Exercise instructions: Reproduce exactly the final portion of the data: every line from the one containing "New Zealand, site TGH_unknown, 2021-02-02" through the last line, inclusive.

Records from a collection:
━━━

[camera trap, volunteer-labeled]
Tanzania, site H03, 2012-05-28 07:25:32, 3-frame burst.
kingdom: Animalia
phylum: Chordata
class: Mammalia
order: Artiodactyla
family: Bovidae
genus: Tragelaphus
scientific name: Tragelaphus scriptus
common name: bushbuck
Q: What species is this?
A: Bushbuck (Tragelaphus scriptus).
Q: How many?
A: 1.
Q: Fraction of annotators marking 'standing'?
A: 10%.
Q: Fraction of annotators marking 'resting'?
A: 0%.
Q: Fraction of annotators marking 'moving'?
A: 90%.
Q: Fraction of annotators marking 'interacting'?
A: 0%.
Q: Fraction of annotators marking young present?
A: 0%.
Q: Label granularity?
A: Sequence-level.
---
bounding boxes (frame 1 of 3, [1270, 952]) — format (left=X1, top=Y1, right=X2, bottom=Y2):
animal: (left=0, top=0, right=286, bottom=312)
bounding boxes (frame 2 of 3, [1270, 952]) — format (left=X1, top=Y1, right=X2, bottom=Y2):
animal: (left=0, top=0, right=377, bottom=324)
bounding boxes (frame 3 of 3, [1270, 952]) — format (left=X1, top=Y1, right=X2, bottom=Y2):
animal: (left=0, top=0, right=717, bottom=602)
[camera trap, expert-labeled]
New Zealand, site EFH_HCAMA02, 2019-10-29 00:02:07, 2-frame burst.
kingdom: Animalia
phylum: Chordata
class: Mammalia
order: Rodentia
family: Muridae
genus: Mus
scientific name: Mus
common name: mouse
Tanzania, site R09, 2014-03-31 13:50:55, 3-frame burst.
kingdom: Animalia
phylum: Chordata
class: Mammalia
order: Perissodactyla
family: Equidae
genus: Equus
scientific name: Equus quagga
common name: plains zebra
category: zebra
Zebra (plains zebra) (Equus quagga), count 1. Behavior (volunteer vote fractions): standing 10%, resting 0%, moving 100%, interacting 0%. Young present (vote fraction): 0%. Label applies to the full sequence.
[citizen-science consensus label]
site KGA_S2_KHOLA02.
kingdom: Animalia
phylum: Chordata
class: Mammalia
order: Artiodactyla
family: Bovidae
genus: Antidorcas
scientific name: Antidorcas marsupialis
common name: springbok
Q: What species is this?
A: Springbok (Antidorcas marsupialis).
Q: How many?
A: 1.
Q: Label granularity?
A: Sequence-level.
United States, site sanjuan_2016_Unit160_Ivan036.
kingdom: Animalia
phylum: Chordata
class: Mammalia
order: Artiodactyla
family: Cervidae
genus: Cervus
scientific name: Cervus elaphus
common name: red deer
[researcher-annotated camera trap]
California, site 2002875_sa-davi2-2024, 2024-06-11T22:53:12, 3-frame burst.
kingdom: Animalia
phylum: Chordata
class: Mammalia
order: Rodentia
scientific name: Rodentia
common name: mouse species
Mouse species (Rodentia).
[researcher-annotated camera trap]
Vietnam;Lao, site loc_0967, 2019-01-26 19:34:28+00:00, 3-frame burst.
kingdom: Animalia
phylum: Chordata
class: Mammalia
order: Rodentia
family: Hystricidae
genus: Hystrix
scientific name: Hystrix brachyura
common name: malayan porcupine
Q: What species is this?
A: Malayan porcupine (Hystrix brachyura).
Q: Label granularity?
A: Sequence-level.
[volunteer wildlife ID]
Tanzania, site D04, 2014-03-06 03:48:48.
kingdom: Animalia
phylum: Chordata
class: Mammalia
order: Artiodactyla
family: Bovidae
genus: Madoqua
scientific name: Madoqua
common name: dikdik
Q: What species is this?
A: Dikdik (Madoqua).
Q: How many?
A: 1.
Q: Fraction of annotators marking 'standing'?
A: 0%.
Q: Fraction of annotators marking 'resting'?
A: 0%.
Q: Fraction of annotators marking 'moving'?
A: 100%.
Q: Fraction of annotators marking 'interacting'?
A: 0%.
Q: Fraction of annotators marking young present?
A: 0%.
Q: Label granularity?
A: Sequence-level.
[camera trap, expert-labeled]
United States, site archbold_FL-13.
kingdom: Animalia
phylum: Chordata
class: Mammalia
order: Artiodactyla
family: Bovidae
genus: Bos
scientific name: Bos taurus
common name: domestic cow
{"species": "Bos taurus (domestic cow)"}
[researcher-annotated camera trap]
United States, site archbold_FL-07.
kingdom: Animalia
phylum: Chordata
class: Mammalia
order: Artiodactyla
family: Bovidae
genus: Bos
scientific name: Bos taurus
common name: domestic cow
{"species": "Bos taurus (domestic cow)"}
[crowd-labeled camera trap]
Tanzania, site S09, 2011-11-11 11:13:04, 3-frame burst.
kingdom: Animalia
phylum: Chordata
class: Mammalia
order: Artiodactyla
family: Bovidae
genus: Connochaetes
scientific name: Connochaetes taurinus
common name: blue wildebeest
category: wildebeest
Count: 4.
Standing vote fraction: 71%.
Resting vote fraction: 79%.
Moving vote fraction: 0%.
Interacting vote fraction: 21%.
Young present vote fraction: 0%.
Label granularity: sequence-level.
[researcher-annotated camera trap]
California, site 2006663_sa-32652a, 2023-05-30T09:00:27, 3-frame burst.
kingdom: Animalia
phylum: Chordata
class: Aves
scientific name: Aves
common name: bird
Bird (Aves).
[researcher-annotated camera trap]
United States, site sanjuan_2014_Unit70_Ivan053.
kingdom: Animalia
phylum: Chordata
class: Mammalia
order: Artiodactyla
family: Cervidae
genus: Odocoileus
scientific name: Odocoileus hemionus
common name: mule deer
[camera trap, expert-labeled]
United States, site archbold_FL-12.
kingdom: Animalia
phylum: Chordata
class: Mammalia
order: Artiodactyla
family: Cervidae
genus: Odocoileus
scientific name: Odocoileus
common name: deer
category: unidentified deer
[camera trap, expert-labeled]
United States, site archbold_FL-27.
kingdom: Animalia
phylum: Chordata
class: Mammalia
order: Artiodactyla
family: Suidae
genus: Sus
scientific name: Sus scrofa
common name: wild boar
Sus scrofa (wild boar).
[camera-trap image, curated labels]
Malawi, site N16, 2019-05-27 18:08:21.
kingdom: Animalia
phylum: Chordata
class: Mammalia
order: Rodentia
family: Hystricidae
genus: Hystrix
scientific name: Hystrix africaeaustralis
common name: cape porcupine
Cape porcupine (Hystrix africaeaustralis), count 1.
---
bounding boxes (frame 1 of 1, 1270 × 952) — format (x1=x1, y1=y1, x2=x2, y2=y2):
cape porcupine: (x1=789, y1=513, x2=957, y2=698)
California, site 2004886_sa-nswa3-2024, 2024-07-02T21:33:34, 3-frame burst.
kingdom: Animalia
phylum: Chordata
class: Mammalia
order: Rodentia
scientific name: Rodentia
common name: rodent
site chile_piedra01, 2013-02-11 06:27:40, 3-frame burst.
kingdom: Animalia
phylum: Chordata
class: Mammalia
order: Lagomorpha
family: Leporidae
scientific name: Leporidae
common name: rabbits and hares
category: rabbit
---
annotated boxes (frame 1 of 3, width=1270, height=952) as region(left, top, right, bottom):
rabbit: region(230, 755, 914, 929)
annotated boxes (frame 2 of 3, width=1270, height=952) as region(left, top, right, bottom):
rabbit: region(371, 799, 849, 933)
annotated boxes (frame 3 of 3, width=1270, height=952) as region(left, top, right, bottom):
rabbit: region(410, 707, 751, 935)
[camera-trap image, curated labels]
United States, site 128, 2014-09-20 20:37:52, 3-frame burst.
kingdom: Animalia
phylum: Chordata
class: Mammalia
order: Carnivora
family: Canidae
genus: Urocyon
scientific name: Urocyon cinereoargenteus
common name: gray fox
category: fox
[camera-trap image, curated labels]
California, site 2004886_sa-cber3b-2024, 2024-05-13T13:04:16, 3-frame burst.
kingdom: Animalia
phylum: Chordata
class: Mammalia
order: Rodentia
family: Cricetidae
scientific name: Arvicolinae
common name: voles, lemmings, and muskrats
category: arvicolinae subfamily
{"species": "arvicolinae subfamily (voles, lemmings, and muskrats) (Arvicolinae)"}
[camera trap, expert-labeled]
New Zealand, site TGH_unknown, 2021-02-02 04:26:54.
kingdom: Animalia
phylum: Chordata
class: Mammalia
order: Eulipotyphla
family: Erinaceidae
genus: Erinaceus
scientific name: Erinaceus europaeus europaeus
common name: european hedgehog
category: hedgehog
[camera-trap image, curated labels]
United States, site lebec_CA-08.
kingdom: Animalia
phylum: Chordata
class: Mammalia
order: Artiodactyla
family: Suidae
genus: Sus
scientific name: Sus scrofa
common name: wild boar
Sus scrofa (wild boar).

━━━

Problem solution:
New Zealand, site TGH_unknown, 2021-02-02 04:26:54.
kingdom: Animalia
phylum: Chordata
class: Mammalia
order: Eulipotyphla
family: Erinaceidae
genus: Erinaceus
scientific name: Erinaceus europaeus europaeus
common name: european hedgehog
category: hedgehog
[camera-trap image, curated labels]
United States, site lebec_CA-08.
kingdom: Animalia
phylum: Chordata
class: Mammalia
order: Artiodactyla
family: Suidae
genus: Sus
scientific name: Sus scrofa
common name: wild boar
Sus scrofa (wild boar).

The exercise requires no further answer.